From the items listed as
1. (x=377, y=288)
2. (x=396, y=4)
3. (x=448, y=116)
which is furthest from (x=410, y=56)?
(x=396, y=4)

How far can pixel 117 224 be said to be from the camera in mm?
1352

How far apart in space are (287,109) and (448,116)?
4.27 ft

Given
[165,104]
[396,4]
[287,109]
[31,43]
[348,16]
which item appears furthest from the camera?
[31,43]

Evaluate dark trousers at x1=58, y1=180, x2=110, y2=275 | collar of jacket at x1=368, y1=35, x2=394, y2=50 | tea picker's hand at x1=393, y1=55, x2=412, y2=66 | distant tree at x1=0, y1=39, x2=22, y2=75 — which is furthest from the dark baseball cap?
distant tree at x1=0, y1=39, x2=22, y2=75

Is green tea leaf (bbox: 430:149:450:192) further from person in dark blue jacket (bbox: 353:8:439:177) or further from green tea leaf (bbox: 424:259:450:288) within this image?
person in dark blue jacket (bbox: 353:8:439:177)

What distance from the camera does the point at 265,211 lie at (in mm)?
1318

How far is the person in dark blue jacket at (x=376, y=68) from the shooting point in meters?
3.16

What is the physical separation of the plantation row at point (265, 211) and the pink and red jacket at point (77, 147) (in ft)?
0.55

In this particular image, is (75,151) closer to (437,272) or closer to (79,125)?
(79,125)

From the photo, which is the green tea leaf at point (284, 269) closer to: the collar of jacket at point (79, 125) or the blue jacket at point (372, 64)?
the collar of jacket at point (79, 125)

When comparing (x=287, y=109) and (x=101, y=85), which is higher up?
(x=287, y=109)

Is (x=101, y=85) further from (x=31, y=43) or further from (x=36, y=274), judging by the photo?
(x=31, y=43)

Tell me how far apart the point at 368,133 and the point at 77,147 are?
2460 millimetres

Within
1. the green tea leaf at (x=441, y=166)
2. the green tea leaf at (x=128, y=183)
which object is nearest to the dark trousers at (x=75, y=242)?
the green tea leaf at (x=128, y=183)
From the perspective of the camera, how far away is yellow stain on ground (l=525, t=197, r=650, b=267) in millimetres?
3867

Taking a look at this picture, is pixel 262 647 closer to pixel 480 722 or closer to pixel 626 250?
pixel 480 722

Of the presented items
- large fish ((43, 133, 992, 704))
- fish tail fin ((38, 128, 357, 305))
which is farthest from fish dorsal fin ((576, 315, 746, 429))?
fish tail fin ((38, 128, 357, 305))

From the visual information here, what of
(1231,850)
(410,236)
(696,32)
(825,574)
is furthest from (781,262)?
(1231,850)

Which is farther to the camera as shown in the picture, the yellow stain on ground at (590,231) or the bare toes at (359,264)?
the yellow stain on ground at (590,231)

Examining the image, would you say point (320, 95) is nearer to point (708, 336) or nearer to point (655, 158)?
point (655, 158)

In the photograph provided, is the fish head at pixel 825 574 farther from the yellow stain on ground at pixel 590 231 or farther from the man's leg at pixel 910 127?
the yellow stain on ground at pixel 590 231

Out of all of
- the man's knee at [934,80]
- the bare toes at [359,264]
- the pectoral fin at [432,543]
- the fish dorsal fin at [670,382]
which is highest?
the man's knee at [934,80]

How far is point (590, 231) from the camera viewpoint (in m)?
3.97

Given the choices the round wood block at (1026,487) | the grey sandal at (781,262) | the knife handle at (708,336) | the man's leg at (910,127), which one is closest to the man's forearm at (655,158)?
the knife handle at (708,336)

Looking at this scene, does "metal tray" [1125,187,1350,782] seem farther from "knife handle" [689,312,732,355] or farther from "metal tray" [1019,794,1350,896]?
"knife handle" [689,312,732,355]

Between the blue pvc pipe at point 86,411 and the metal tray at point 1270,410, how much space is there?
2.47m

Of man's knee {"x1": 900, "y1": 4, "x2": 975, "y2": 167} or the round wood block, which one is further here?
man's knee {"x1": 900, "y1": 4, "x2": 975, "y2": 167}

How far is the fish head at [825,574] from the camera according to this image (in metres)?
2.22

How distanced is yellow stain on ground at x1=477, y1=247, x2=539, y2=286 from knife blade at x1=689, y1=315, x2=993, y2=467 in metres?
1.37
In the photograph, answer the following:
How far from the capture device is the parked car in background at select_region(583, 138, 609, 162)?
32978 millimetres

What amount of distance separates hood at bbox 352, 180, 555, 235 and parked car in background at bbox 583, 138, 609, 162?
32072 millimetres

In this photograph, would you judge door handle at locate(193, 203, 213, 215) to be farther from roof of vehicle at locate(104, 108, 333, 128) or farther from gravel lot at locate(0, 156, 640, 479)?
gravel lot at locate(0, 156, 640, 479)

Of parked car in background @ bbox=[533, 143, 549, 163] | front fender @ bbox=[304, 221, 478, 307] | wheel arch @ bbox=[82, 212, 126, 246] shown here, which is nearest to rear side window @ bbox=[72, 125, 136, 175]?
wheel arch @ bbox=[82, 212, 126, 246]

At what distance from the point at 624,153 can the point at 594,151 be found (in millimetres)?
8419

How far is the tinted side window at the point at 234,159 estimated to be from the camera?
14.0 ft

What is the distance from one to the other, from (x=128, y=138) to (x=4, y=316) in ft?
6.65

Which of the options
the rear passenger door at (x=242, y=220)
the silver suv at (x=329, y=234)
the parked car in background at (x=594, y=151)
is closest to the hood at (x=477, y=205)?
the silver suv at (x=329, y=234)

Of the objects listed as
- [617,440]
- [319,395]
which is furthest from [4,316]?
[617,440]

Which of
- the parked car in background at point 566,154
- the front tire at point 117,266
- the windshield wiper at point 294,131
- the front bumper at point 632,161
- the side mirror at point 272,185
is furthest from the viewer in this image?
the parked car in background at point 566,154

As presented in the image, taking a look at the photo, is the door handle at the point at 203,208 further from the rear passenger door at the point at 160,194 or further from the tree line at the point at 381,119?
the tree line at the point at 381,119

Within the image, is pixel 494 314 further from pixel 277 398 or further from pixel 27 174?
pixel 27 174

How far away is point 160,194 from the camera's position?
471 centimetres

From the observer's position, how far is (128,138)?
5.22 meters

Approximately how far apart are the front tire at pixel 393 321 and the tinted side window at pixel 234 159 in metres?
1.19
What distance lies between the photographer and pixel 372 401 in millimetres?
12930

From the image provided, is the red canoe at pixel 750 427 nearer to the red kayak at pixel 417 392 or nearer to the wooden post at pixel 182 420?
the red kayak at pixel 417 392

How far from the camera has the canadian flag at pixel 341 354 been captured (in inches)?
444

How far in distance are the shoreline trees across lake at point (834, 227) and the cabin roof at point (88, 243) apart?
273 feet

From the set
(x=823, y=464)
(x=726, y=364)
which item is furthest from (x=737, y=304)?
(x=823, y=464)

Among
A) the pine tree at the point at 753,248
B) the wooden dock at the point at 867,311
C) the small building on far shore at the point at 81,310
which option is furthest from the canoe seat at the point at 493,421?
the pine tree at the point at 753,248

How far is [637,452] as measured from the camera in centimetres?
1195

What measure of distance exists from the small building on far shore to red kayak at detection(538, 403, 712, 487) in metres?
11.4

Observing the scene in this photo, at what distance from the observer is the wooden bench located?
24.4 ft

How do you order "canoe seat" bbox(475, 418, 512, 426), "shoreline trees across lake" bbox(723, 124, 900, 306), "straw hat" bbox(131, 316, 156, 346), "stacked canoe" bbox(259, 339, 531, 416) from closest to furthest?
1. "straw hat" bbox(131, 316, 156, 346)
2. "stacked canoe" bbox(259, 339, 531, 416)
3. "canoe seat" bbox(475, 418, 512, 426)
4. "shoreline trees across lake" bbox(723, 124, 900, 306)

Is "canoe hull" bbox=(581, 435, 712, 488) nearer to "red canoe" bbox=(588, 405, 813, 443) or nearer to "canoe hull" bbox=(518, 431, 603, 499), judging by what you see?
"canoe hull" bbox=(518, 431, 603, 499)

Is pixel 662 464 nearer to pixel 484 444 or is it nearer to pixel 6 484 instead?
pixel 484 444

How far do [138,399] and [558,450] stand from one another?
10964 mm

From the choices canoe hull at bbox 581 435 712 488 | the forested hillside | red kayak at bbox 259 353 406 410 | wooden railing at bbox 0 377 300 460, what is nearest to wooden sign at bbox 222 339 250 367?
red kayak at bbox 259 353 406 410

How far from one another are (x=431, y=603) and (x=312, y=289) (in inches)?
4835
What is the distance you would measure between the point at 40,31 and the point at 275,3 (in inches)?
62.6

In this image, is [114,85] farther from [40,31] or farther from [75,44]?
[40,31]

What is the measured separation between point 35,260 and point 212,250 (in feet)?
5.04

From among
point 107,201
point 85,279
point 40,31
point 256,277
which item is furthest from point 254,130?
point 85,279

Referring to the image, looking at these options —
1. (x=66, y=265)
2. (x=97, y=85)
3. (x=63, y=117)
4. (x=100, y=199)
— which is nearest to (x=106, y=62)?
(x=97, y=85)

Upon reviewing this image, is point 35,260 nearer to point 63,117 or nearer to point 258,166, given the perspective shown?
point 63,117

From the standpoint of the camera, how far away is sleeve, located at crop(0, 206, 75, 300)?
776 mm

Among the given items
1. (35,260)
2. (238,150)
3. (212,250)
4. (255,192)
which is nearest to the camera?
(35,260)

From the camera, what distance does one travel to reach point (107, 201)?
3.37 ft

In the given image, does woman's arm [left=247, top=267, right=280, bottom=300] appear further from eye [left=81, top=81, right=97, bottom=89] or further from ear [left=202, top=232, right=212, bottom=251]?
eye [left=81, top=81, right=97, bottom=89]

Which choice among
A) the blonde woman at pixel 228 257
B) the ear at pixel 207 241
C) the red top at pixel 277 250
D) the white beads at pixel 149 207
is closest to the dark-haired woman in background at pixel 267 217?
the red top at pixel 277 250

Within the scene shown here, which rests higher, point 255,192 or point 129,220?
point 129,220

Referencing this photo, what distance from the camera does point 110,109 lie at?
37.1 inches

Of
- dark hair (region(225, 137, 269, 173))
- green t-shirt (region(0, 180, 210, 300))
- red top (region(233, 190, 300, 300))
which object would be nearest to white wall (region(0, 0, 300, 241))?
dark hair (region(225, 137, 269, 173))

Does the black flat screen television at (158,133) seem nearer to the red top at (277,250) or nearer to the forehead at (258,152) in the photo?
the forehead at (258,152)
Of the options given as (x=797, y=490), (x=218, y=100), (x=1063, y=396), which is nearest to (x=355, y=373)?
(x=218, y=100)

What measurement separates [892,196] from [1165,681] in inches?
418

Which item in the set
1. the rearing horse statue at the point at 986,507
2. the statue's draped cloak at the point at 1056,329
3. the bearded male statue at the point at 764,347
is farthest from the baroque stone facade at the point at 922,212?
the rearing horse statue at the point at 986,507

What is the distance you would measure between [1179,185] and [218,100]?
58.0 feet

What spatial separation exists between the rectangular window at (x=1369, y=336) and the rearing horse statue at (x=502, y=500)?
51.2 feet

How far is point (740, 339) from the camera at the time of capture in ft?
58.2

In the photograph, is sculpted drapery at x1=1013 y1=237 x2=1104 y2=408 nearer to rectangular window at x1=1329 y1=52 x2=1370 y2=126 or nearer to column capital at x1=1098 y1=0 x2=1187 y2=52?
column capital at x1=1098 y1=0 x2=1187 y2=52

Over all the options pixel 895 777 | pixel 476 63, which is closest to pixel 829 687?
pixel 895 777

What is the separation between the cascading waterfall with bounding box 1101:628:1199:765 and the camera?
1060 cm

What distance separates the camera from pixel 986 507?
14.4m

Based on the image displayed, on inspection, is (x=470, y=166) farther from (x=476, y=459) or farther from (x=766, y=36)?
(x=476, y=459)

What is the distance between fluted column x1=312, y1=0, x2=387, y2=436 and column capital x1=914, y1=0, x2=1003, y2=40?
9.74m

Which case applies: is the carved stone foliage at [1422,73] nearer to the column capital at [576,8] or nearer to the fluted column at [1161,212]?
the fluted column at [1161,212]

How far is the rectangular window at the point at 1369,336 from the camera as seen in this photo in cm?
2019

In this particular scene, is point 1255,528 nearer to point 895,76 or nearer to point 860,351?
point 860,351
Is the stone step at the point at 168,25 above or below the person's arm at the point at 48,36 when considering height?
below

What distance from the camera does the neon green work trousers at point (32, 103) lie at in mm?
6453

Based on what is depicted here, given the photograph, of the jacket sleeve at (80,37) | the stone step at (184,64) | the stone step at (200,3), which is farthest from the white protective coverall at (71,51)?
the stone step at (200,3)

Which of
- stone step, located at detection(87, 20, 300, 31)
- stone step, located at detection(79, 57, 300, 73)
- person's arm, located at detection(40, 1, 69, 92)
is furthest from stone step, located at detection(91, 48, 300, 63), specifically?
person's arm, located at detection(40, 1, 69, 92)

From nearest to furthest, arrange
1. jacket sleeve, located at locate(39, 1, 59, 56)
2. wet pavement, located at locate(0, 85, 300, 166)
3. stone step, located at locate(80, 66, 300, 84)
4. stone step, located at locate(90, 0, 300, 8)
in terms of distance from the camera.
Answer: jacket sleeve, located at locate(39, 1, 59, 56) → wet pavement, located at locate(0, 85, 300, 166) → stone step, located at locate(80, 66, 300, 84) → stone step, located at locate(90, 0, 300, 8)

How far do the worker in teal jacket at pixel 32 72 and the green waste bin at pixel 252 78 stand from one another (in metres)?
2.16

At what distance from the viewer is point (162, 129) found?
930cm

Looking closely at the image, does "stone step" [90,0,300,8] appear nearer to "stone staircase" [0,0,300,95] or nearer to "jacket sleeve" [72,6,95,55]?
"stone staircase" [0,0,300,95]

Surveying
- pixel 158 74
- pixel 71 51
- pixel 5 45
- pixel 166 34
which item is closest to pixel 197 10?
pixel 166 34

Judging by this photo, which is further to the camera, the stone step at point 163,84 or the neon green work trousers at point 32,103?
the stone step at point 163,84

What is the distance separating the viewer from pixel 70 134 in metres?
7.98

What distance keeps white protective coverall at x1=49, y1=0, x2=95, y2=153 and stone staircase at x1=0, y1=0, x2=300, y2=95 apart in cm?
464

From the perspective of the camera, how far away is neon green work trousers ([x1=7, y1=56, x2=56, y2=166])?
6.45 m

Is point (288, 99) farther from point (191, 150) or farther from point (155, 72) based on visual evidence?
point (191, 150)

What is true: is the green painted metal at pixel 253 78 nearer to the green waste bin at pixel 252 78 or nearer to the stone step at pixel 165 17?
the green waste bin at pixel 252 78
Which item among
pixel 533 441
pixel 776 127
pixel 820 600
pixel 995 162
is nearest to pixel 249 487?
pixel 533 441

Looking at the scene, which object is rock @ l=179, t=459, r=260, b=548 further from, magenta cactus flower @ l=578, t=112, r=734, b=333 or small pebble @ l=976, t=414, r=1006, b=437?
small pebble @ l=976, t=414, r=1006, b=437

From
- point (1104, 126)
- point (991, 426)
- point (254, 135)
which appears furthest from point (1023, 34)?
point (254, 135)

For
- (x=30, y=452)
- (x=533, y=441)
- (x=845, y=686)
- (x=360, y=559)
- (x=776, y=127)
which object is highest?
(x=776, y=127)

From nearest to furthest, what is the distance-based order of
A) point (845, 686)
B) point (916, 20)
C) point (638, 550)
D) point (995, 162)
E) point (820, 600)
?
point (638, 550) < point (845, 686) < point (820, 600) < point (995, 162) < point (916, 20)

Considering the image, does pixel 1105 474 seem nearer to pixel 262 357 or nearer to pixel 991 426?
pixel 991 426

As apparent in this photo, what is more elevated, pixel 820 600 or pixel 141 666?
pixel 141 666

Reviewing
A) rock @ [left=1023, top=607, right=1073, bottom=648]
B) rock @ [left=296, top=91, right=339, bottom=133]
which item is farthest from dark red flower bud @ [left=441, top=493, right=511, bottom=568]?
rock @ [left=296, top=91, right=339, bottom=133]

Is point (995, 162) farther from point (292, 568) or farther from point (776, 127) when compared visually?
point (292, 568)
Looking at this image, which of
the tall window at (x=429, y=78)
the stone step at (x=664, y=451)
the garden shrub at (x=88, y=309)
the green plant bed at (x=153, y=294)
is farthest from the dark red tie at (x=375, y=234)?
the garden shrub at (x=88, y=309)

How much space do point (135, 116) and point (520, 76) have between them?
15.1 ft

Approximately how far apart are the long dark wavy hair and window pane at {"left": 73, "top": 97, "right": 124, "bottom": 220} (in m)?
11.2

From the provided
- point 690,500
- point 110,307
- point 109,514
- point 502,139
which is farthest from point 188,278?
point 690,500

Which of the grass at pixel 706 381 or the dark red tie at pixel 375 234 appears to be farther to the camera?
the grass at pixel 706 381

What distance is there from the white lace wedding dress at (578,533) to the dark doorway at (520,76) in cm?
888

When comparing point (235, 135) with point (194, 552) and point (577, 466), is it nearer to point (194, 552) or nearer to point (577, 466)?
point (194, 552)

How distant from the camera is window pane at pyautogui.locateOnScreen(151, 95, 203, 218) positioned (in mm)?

————

■ WHAT YOU ARE ASKED TO DO ■
Please rewrite the data from the line containing "Which of the grass" through the end of the data, changing "camera" to "viewer" and leaving everything else unchanged.

■ RESPONSE ■
Which of the grass at pixel 706 381 or the dark red tie at pixel 375 234 appears to be farther to the viewer?
the grass at pixel 706 381

What distance is there from the white lace wedding dress at (578,533) to the dark doorway at (520,76) in cm?
888

When comparing point (235, 135) with point (194, 552) and point (577, 466), is it nearer to point (194, 552) or nearer to point (577, 466)?
point (194, 552)

How distant from the viewer is window pane at pyautogui.locateOnScreen(151, 95, 203, 218) positioned (in mm)?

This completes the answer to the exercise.